Tuve que contarles a Damon y a Jannie lo de su tía Chispa, que es como siempre la han llamado.
Mis hijos notaban que algo malo había ocurrido. Lo intuían, igual que intuyen mis puntos más débiles y mis más íntimos secretos. No habían querido acostarse hasta que yo llegase y hablase con ellos.
—¿Dónde está la tía Chispa? ¿Qué le ha pasado? —preguntó Damon en cuanto entré en el dormitorio que compartía con su hermana.
Había oído lo bastante para comprender que algo terrible debía de ocurrirle a Naomi.
Siento la necesidad de decirles a mis hijos la verdad, siempre que sea posible. Me he impuesto no mentirles nunca. Pero a veces no es nada fácil.
—Es que hace varios días que no sabemos nada de la tía Naomi —contesté—. Por eso estaban todos tan preocupados esta noche y han venido a casa. Papá va a ocuparse del caso. Haré lo que pueda para encontrar a la tía Naomi en un par de días. Y ya sabéis que papá suele solucionar los problemas, ¿verdad?
Damon asintió con la cabeza, reconociendo que era cierto. Mis palabras parecieron tranquilizarlo. Aunque creo que lo que más confianza le infundió fue la seriedad de mi tono. Se arrimó a mí y me dio un beso, algo que no prodiga mucho últimamente. También Jannie me dio el más dulce de los besos. Los estreché entre mis brazos a ambos a la vez. Angelitos…
—Papá se ocupa del caso —musitó Jannie.
Aquello me levantó bastante la moral. Recordé lo que cantaba Billie Holiday: «Dios bendiga a quien tenga hijos».
A las once, los niños dormían ya plácidamente y la casa empezaba a quedar vacía. Mis tías más mayores ya se habían marchado a sus trasnochados nidos, y Sampson se disponía también a salir.
Normalmente, Sampson entra y sale de aquí como Pedro por su casa. Pero, en aquella ocasión, «Mamá» Nana lo acompañó a la puerta y yo los seguí (la superioridad numérica es siempre conveniente frente a Nana).
—Gracias por ir mañana al sur con Alex —le dijo «Mamá» Nana a Sampson en tono confidencial, aunque no sé quién creería que podía estar aplicando el oído indiscretamente—. Ya ves, John Sampson, que puedes ser una persona civilizada y de alguna utilidad cuando te lo propones. Siempre te lo he dicho, ¿verdad? —añadió apoyando su deformado y huesudo índice en el imponente mentón de Sampson—. ¿Verdad que sí?
Sampson le sonrió. Se complace en su superioridad física incluso ante una octogenaria.
—Voy a dejar que Alex vaya solo. Después, Nana, iré a rescatarlos a él y a Naomi —dijo él.
Nana y Sampson rieron como un par de cuervos de los dibujos animados. Era buena señal oírlos reír. Luego, ella se las compuso para rodearnos a Sampson y a mí con sus brazos. Y allí siguió de pie, como una anciana menudita sujetándose a sus dos secuoyas favoritas. Noté que su frágil cuerpo temblaba. Hacía veinte años que «Mamá» Nana no nos abrazaba a los dos de aquella manera. Me constaba que quería a Naomi como a una hija, y estaba muy asustada por lo que pudiera ocurrirle.
«No, a Naomi no.

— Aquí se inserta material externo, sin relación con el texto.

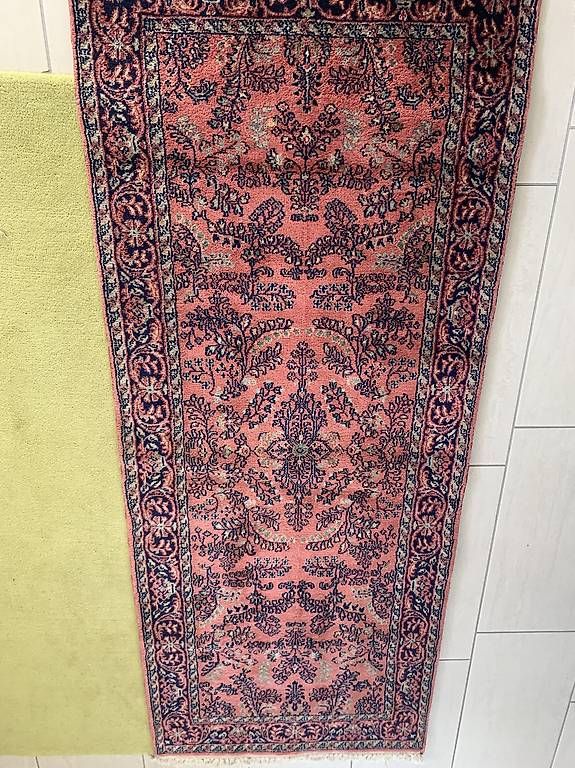 Tappeti: Handgeknüpfter Orientteppich im Sarouk-Stil – Usato da Zürich venduto da sim_2q8t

Nada malo puede ocurrirle. A Naomi, no».
Aquellas palabras martilleaban una y otra vez en mi cabeza. Pero algo tenía que haberle ocurrido. Tendría que empezar a pensar y a actuar como un policía; como un detective de la brigada de investigación criminal. Y en el sur.
«Tened fe y perseguid lo desconocido», decía Oliver Wendell Holmes.
Yo tengo fe. Persigo lo desconocido. En eso consiste mi trabajo.